When planting hydrangeas on the side of your house, you should place them at least half their height away from the fence. The best place for a five-foot-tall hydrangea is about 2.5 feet from the house. Keep in mind that hydrangeas like morning sun, so it’s best to place them on the southern side. If you don’t plant them near the house, they might shade the wall and produce moisture in the summer.

When choosing the type of hydrangeas to plant on the side of your house, consider their blooming time. Depending on the type of hydrangea, they may flower on the same stem twice. If you choose a variety that blooms on both old and new wood, it may take a few years before the flowers begin. If you choose an early bloomer, make sure to pick one that has blooms in mid-summer.

You can also plant hydrangeas in pots. It’s easy to grow hydrangeas in containers as long as they’re large enough. You’ll need a large pot for a mature hydrangea, which can reach 18 inches in diameter. Choose a pot that is non-porous so that water doesn’t build up. Also, make sure the pot has drainage holes to prevent excess water from pooling.

Hydrangeas have huge flower heads and a large range of colors. In the spring and summer, these plants will produce beautiful blooms. Whether you’re looking for a blue, pink, or white hydrangea, there’s a species out there for you. And if you’re unsure of what to plant on the side of your house, you can consult a hydrangea growing guide to learn all about it.


When choosing the right plant for your garden, azaleas are the perfect choice for side of house planting. They need partial shade and a rich, acidic soil. Azaleas also need good drainage. Despite their attractive bloom, they require regular deep watering. Planting in dappled shade is best . In areas with shade, azaleas may not bloom at all.

In Florida, the most common azalea disease is petal blight, which appears as small white spots on the petals of colored azaleas. White flowered varieties may have irregular blotches or rust-colored spots. The fungus survives in the dried blossoms. Fungicides are available to help control the fungus. Azaleas should be protected against bacterial, fungal disease, as well as other pests and diseases.

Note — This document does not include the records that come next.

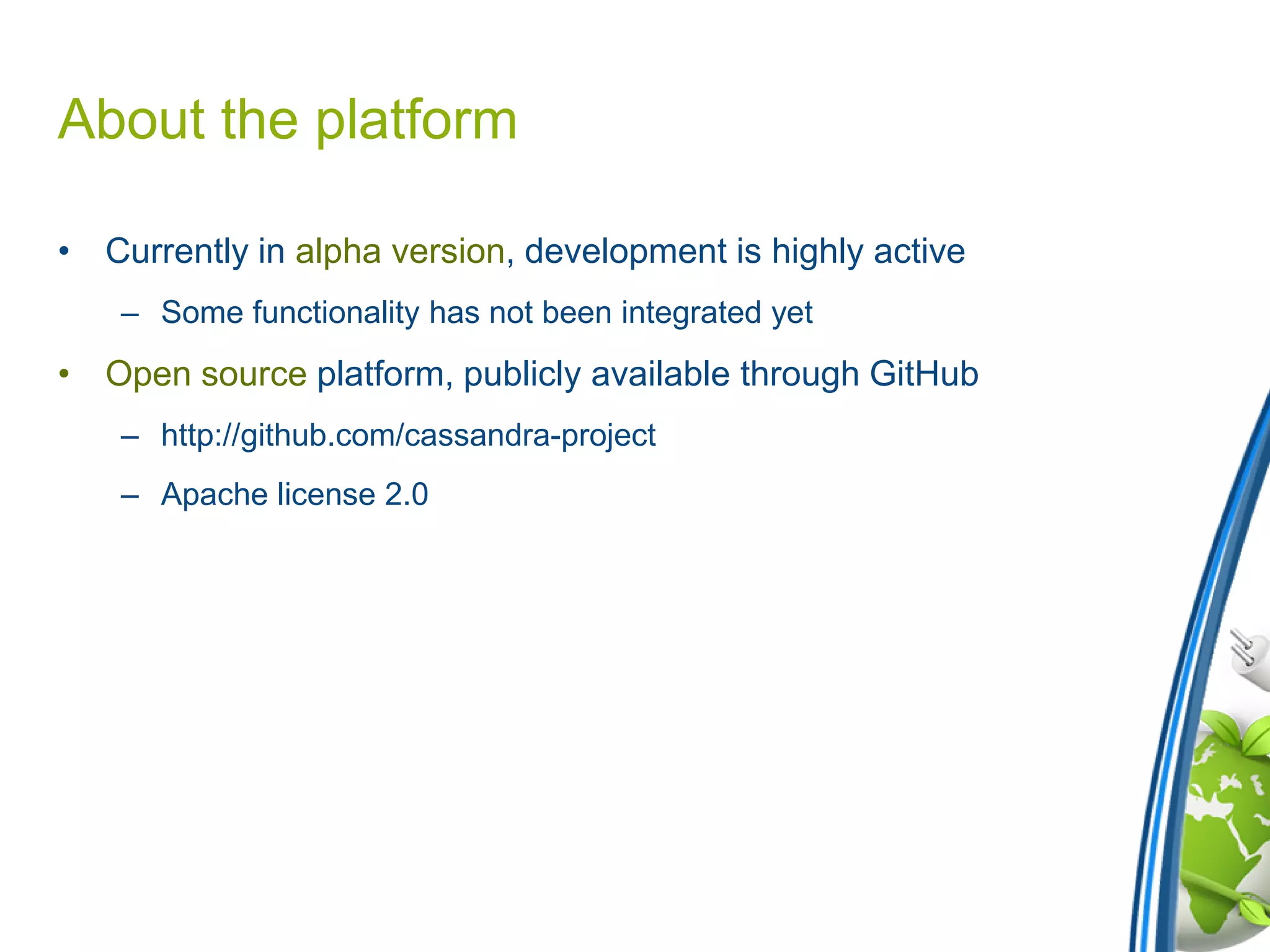 About the platform

• Currently in alpha version, development is highly active
– Some functionality has not been integrated yet
• Open source platform, publicly available through GitHub
– http://github.com/cassandra-project
– Apache license 2.0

In addition to regular fertilization, azaleas require a solid layer of mulch. In full sun, the roots of azaleas absorb one inch of water every week. Ideally, they should receive 1 inch of rainwater every week. It is advisable to water the azaleas in the early morning to allow sunlight to dry the leaves before they are exposed to the afternoon sun. If possible, water Azaleas early in the morning when the sun is shining, as watering them at noon could lead to fungal diseases and mold growth. Sprinklers and drip irrigation can help you manage watering.

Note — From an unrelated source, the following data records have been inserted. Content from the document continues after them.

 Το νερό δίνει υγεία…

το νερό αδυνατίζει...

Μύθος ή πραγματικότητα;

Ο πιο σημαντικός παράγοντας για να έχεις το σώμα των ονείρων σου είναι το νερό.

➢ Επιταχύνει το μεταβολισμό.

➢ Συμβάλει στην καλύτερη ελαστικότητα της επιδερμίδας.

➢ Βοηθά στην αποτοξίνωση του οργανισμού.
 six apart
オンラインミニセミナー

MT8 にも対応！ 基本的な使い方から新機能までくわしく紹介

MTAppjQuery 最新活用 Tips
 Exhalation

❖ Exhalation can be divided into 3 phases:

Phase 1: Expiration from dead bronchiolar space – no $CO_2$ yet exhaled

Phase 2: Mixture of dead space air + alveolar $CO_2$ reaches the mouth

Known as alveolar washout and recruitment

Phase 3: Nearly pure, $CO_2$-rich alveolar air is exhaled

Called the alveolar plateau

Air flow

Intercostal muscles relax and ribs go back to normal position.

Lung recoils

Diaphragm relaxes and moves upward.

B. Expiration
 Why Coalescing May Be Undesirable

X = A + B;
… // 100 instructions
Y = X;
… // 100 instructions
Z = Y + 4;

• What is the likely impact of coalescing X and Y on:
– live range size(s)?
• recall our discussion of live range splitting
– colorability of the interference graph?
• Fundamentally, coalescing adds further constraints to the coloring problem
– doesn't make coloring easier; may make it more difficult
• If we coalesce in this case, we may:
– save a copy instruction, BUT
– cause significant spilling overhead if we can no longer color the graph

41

Although they are suitable for side of house planting, Azaleas are generally best for planting on the east side of a house. In cities, however, azaleas should be kept at least three feet from the house’s foundation. This is because their roots need enough moisture to grow properly. A few varieties tolerate more sunlight than others, such as rhododendrons.

While planting Azaleas in the side of a house can be done anytime of the year, the best time to plant them is late spring or early fall. Azaleas grow well in a sunny spot. For best results, plant azaleas in autumn and early fall, as these times will give the shrub enough time to establish roots and settle. They need plenty of space for them to grow and bloom. Aside from sun and shade, Azaleas grow best in a sunny spot.